Dani's December 2018 pick

Holly Black has been my favorite author since I read the Spiderwick Chronicles in third grade.  To say I was unreasonably excited when I found out she had a new book series would be an understatement.  After reading Cruel Prince, I was not disappointed.  Black's world of faeries and magic, only separated from our own by a thin veil of glamour is beautifully and horrifically described through the eyes of our main character, Jude.  Jude is not, however, one of the fey she is enraptured and disgusted by.  Instead, she is human, a mortal attempting to find her place in the High Court of Faerie after having been stolen away as a child.  Jude is ambitious though.  She will not settle for marrying one of the Gentry of the High Court.  Through Jude's eyes, and the toxic relationships of the title character, Prince Cardan, the reader experiences the conflict of ambition versus family, and the ways in which these mingle, for better or worse. 

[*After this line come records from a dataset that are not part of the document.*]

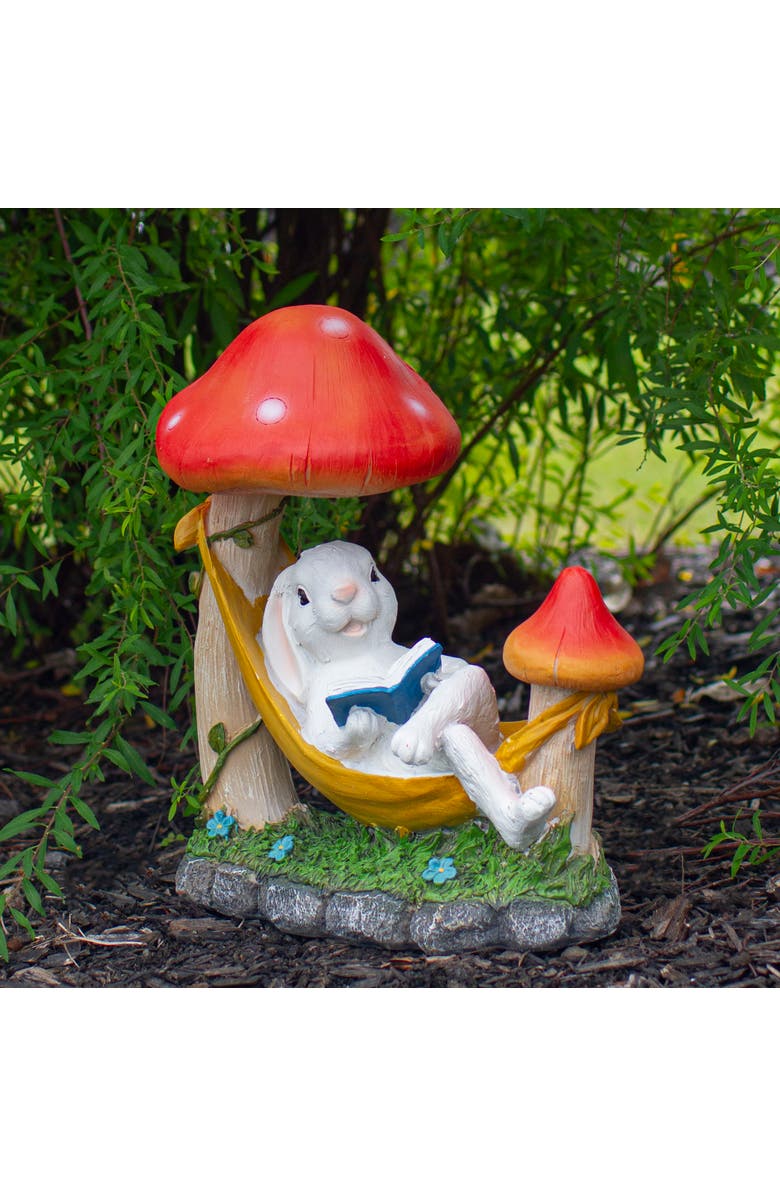 Northlight 11.75" White Bunny in Hammock Outside Garden Statue, Alternate, color, Red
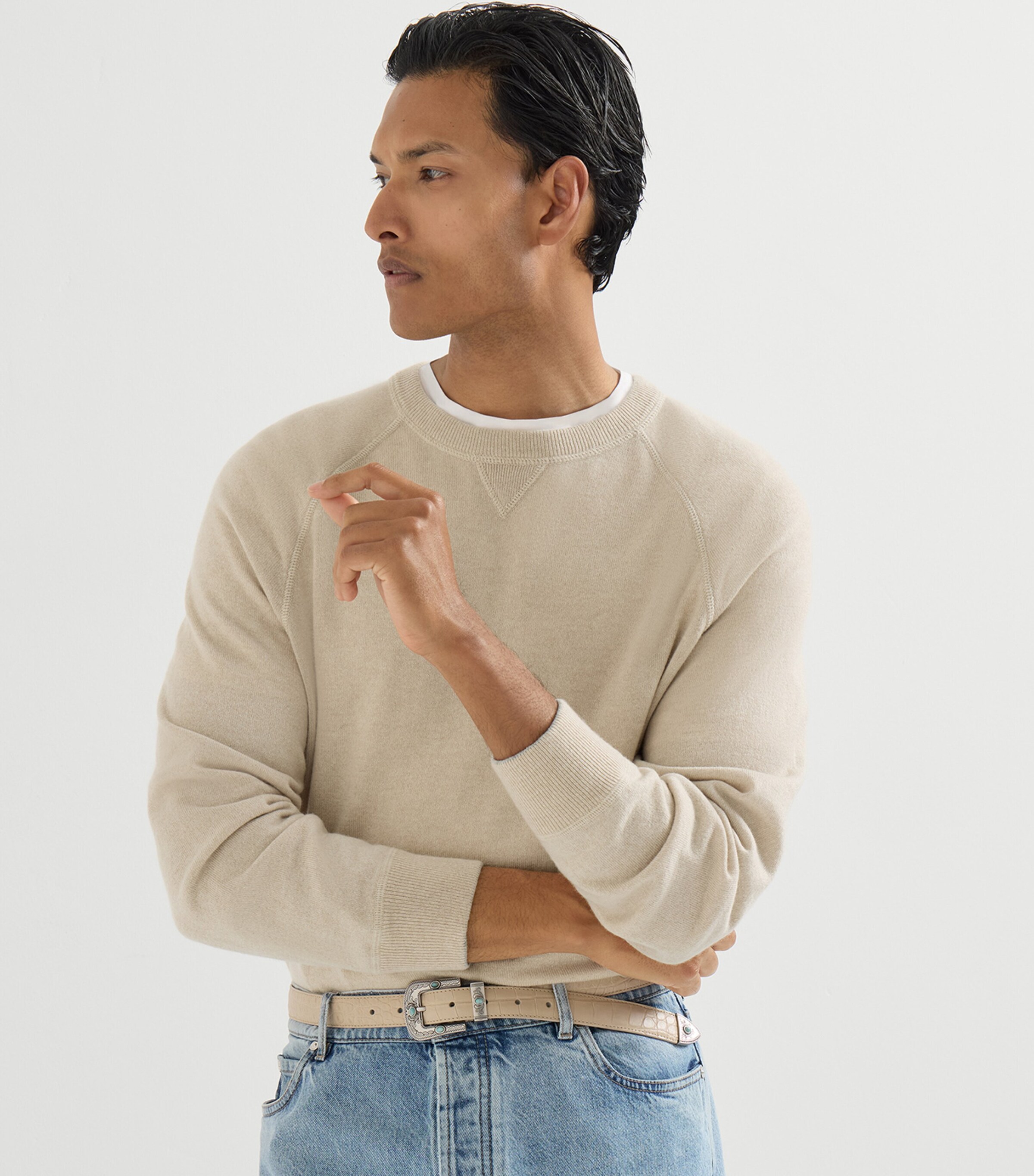 Brunello Cucinelli Mens Cashmere Crew-Neck Sweatshirt Image 4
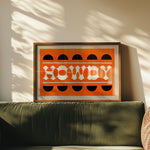 Orange and Black Howdy Home Decor Art Print - Tejas Country Club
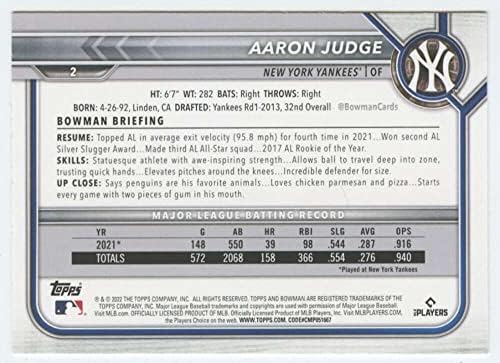 2022. Bowman 2 Aaron Sudac New York Yankees MLB Trgovačka karta za bejzbol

Cruel Prince is set in the same Faerie universe as Black's earlier works, The Modern Faerie Tales and The Darkest Part of the Forest.  I was very excited when characters from each of these appeared in this latest book.  You do not need to have read these previous books to understand what is happening in Cruel Prince, or the rules of the world in which it is set, but there is some subtext and irony that will be missed if you haven't.

Dani's November 2018 pick

Cookbooks are not normally books that people read all the way through.  However, this cook book is positively enthralling.  Redzepi and Zilber write with wit; giggles to keep the reader entertained.  In addition, they explain the processes of various fermentation methods, much of which brought me back to one of my favorite classes in high school, AP Chemistry.  Despite the complexity of the fermentation process, the authors have explained in layman's terms, so that anyone may experience the joys of fermented foods.  The various recipes within are augmented with photographs of the various steps for each recipe, and the look that the product should have every few days.  They also refer back to previous recipes in the book, so the reading does not get repetitive.  Throughout the book, in addition to the photographs included in the recipes are illustrations of the bacteria, yeasts, and other microbes involved in fermentation.  Unfortunately, these illustrations are not easily identifiable if you don't have a background in science.  Over all, this book is brilliant, and well worth reading all the way through.  I can't wait to try some of the recipes.